幼なじみと比べると、やっぱり他の男の子たちは劣って見えてしまう。
でも味方は多いに越したことはないし、何より“みんなに愛される可愛いマイヤ”にならないと。

相変わらず、ルナちゃんはいつも一人でいるなぁ。幼なじみとして、たまに話し掛けよう。
きっとみんなが“優しいマイヤ”として見てくれる。



──12歳、カウイくんと同じクラスになった。

カウイくんかぁ。
最近ちょっと変わったけど、まだまだ幼なじみの他の3人と比べると……頼りないよね。
それにルナちゃん同様、カウイくんってあまり話さないし。
“優しいマイヤ”だから、たまに話し掛けるくらいにしようかな?


ある日、いつものように幼なじみ達と一緒にお昼を食べていて、ふと気がついた。

あれ? アリアちゃんとルナちゃんが仲良くなってる。
ルナちゃんとアリアちゃんだから、私の計画に影響はないけど……。

なんで? 
ルナちゃんは、去年同じクラスになって話し掛けても全然話してくれなかったのに。
アリアちゃんとだけは話してる。
そういえば、同じクラスのカウイくんもアリアちゃんとだけはよく話す。

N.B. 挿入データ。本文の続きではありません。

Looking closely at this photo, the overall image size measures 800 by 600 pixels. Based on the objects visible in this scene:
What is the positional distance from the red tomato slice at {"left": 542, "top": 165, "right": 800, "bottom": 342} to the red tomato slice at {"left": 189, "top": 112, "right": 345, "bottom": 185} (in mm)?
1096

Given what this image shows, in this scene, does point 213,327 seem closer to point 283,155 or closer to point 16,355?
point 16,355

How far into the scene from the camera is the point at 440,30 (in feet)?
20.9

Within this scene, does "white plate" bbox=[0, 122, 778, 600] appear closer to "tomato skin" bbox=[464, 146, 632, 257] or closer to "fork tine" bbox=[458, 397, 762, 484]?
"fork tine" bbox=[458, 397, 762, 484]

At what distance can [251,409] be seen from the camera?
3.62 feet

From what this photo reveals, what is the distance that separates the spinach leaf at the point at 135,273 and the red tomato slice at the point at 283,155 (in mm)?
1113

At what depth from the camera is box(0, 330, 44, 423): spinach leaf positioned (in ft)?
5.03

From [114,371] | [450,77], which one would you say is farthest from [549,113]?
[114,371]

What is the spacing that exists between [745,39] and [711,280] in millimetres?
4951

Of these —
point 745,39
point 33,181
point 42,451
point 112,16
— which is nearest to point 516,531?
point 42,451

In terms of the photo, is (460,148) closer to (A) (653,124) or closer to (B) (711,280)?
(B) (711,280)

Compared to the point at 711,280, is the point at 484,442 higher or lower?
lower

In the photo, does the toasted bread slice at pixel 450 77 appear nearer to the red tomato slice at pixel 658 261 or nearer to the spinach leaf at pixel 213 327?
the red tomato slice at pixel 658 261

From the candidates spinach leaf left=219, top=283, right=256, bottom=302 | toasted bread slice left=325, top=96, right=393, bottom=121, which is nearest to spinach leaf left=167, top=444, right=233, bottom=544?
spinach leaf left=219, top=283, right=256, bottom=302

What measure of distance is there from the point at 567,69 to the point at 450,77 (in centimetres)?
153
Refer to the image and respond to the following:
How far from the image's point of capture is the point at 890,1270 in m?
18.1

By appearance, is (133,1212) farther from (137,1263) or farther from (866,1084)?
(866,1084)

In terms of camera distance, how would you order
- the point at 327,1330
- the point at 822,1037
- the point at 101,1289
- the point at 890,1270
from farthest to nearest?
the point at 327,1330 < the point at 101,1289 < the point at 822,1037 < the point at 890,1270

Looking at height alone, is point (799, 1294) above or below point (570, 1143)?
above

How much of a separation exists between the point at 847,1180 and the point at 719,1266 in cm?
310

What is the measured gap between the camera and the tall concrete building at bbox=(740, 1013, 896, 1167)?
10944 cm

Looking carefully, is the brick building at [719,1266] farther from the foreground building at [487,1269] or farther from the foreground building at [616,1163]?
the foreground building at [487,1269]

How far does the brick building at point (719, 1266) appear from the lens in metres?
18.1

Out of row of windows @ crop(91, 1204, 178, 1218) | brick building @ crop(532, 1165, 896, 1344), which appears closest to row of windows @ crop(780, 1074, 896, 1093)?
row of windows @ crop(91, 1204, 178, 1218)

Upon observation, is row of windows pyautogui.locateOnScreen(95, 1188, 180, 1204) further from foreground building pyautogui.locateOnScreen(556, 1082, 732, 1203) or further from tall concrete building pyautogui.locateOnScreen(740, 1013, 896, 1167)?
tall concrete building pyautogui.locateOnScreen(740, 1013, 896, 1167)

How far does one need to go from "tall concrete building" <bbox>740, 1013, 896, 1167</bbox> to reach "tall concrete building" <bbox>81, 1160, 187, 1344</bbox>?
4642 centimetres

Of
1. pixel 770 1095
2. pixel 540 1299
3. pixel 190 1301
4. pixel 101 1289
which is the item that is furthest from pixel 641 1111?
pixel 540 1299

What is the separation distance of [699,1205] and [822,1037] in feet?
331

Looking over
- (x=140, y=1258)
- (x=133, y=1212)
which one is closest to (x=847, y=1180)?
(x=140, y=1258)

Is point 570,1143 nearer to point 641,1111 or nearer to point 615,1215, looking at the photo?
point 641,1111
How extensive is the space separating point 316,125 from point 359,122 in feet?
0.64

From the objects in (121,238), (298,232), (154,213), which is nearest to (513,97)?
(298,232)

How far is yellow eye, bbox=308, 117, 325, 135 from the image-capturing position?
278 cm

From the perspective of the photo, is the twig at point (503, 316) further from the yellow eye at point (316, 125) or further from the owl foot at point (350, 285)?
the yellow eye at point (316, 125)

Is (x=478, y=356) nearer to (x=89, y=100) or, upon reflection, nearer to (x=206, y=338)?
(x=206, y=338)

セレスちゃんもアリアちゃんをよく気に掛けてる。

なんでかな? モヤッとする。
……きっと気のせい。気にする必要のない3人がアリアちゃんと仲良くなっても大丈夫。
私には関係ないもの。


そんな矢先、交換留学の話がきた。
誰も私を知らない国に行く。怖いし、行きたくないな。

両親に留学の話をするとお父様は「女の子だし、万が一の事があったら……」と乗り気ではなさそう。よかった。

……お母様は!?

「マイヤ、申し込みなさい。他国を知る事は将来──王妃になった時の強みになるわ!」

『怖いから行きたくない!』と思ったけど……言えない。
お母様の言ってる事はいつも正しいから。それにお母様は私の事を考えて言ってくれてるから。



──13歳目前、私は留学した。

留学先でも人気者でモテる私。他の女性達からは嫉妬の目で見られた。
そんな中、留学先で初めて同性で仲良くなった子がいた。

男の子に好かれていればいいやって思ってたけど、嬉しいな。
今までの私の考えは間違ってたのかな?


……すぐに、その考え自体が間違いだと分かったけれど。

仲の良かった子の好きな人が私を好きになった。
もちろん私は、告白されても断った。
きちんと正直に話せば分かってもらえるよね? ──そう思っていた。

仲の良かった子が、一瞬で私をイジメるリーダーになった。
えっ……? だって私はきちんと断ったよ? なんで? どうして??

イジメを受けた日──カウイくんが私の捨てられた勉強道具を持ってきてくれた。
汚れをパンパンと手で払い、拭いてくれた。

「はい」
「……ありがとう」

カウイくんはそれ以上何も言わなかった。カウイくんの優しさに涙が出そうだった。

……仲がいいと思ってたのに。もう、女の子なんて信用しない!
「私たちは何があっても親友だよね」って言ったって……こうやってすぐに裏切るんだ。


留学中は、男の子たちに守られながら過ごすと決めた。
「私の勉強道具が捨てられてたの。誰がやったか分からないけど……怖いな」って言えば、すぐに守ってくれた。

オーンくんと婚約者であるエウロくんには、定期的に手紙を送った。
2人は手紙を送る度、きちんと返事をくれた。
アリアちゃんから、たまに手紙が来る。……返信しないのは“私じゃない”し、短い文でも返せばいっか。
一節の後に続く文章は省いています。